■ Задание a ■
Оформите строки записей от строки с «What is the intervening» до последней строки записей включительно как таблицу Markdown со столбцами «Номер» и «Строка записи», пропустив пустые строки. Изображения в таблицу не включайте.

■ Текст для чтения ■
Кино

Судьба как чудо: вспоминаем Александра Абдулова

Николай ИРИН

30.05.2023

Материал опубликован в апрельском номере журнала Никиты Михалкова «Свой».

В нашей артистической вселенной Александр Абдулов занимает особое место. Он воплотил на экране, сцене и в повседневности яркий и очень важный архетип, который у нас длительное время был совершенно бесхозным: высокий, красивый, энергичный, порой меланхоличный, иногда яростный герой, наделенный качествами puer aeternus, «вечного ребенка». В культурный оборот этот образ ввели Карл-Густав Юнг и Карл Кереньи.

Божественное дитя, по Юнгу — символ надежд, крепкой, здоровой поросли, счастливого обновления жизни. Puer aeternus все вокруг одушевляет, всех очаровывает, обогащает как личные переживания людей, так и массовый опыт. И в то же время обладает потенциалом Героя, талантами уникума. Для него характерны известное легкомыслие, тяга к нехитрым детским удовольствиям, перманентной игре, что делает проблематичным или даже полностью блокирует процесс взросления (вспомним Маленького Принца, Пана с его пастушеской свирелью или сына Афродиты Эроса).

Александр Абдулов стал знаменит в один день, а точнее, в один вечер: 1 января 1979 года советское телевидение показало «Обыкновенное чудо» режиссера Марка Захарова по пьесе Евгения Шварца. 25-летний актер сыграл заколдованного хищника Медведя с глазами ребенка. «Для меня это было действительно Чудо, — вспоминал впоследствии с присущим ему грубоватым юморком артист, — уже на следующее утро меня знала вся страна. Просто не было собаки, которая не гавкнула бы в мою сторону». Павший на него выбор оказался стопроцентно точным, хотя на стадии проб ему пришлось конкурировать с весьма достойными соперниками, среди которых выделялся чуть более возрастной и уже прославившийся Игорь Костолевский. Причем с ним Абдулову приходилось бороться за роли и прежде. Друзья вспоминают его досадливую реплику: «Пробуют-то меня, но снимают потом Костолевского!»

Очень близкий по типажу конкурент, задействованный тогда на съемках сериала «И это все о нем» и картины «Безымянная звезда», снова грозил оттереть новичка от главной роли, однако у Марка Захарова были на Абдулова свои планы, и в результате утвержден был именно он. Если смотреть фильм очень внимательно, то в сюжете нетрудно заметить некоторые проговорки, как бы комментирующие судьбу актера, его взаимоотношения с главным режиссером не только «Ленкома», но и всей жизни. «Здравствуй, здравствуй, сынок! — приветствует Медведя Волшебник (он и есть alter ego Марка Захарова). — Я давно тебя ждал!»

■ Задание b ■
Перескажите текст об Александре Абдулове в двух предложениях.

■ Записи для задания ■
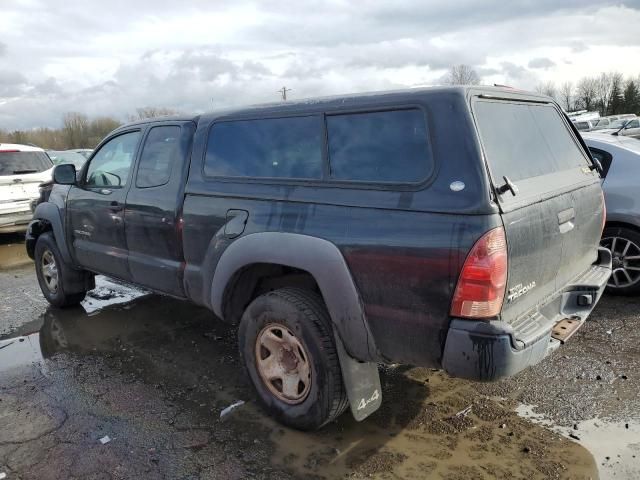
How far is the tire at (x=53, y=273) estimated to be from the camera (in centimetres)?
552

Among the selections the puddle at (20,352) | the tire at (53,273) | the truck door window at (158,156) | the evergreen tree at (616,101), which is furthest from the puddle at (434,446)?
the evergreen tree at (616,101)

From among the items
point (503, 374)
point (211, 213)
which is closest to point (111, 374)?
point (211, 213)

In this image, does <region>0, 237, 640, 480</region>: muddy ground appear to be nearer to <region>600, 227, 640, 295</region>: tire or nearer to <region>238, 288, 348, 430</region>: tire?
<region>238, 288, 348, 430</region>: tire

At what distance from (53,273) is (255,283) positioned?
334cm

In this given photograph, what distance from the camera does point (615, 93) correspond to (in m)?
69.7

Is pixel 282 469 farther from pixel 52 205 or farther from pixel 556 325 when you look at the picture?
pixel 52 205

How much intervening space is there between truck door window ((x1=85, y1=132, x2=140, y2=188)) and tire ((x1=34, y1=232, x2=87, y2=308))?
39.6 inches

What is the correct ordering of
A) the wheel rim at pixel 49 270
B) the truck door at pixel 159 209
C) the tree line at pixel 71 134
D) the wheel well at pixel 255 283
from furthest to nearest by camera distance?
the tree line at pixel 71 134 < the wheel rim at pixel 49 270 < the truck door at pixel 159 209 < the wheel well at pixel 255 283

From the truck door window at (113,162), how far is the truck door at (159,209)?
0.87 feet

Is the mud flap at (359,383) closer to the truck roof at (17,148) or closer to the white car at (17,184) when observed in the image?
the white car at (17,184)

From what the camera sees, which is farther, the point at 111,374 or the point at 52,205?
the point at 52,205

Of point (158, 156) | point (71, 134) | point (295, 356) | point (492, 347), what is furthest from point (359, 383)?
point (71, 134)

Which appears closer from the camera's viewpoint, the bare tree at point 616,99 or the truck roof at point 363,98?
the truck roof at point 363,98

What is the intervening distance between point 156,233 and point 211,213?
76 cm
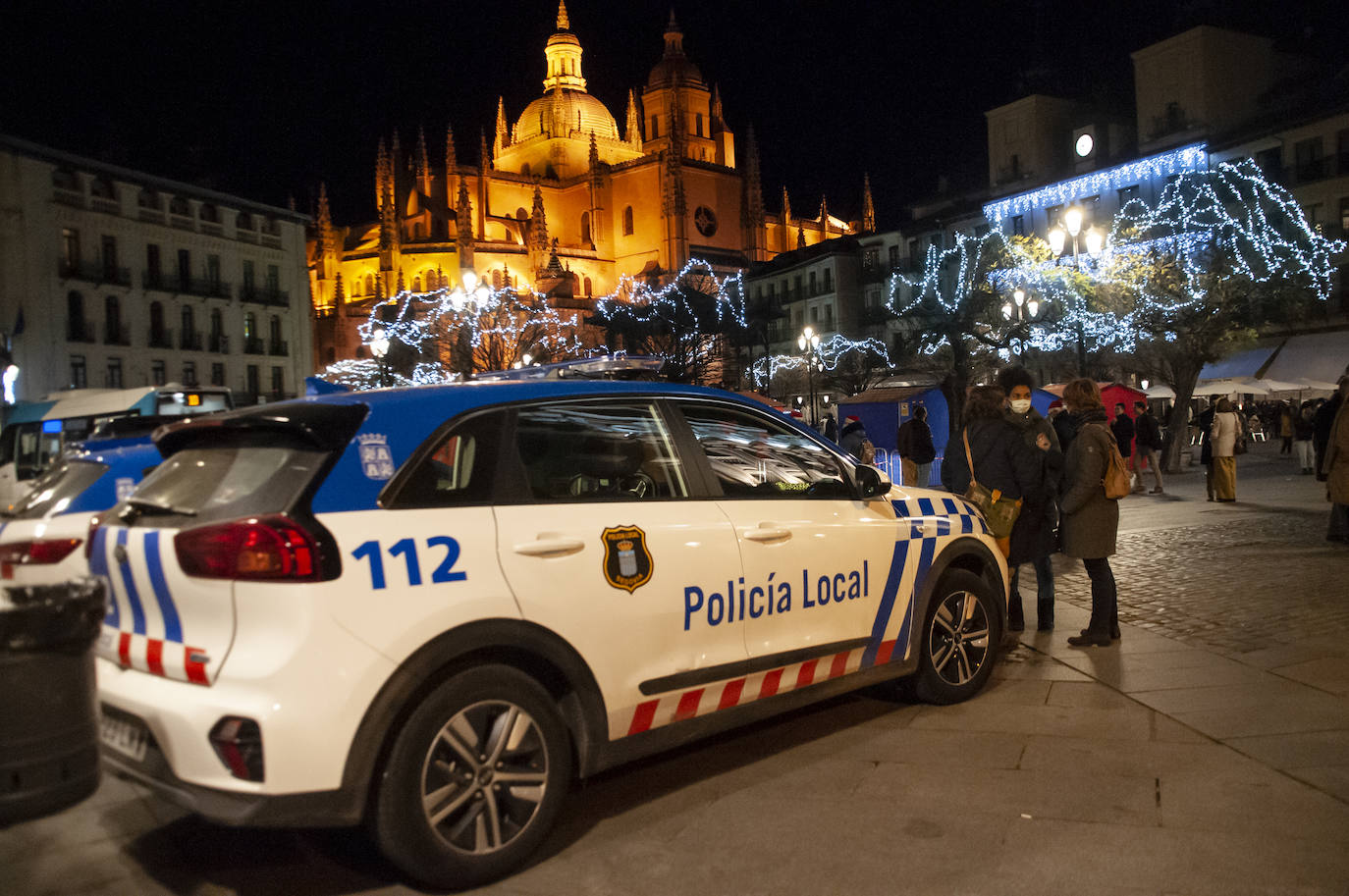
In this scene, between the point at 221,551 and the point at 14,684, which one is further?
the point at 221,551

■ Результат выполнения a ■
| Номер | Строка записи |
|---|---|
| 1 | What is the intervening distance between point 156,233 and point 211,213? |
| 2 | 76 cm |
| 3 | In this scene, between the point at 221,551 and the point at 14,684, which one is further? |
| 4 | the point at 221,551 |

■ Результат выполнения b ■
Александр Абдулов воплотил в российской культуре архетип puer aeternus, «вечного ребенка», который ввели в культурный оборот Карл-Густав Юнг и Карл Кереньи. Знаменитым он стал 1 января 1979 года, когда по телевидению показали «Обыкновенное чудо» Марка Захарова с ним в роли Медведя, хотя на пробах ему пришлось соперничать с Игорем Костолевским.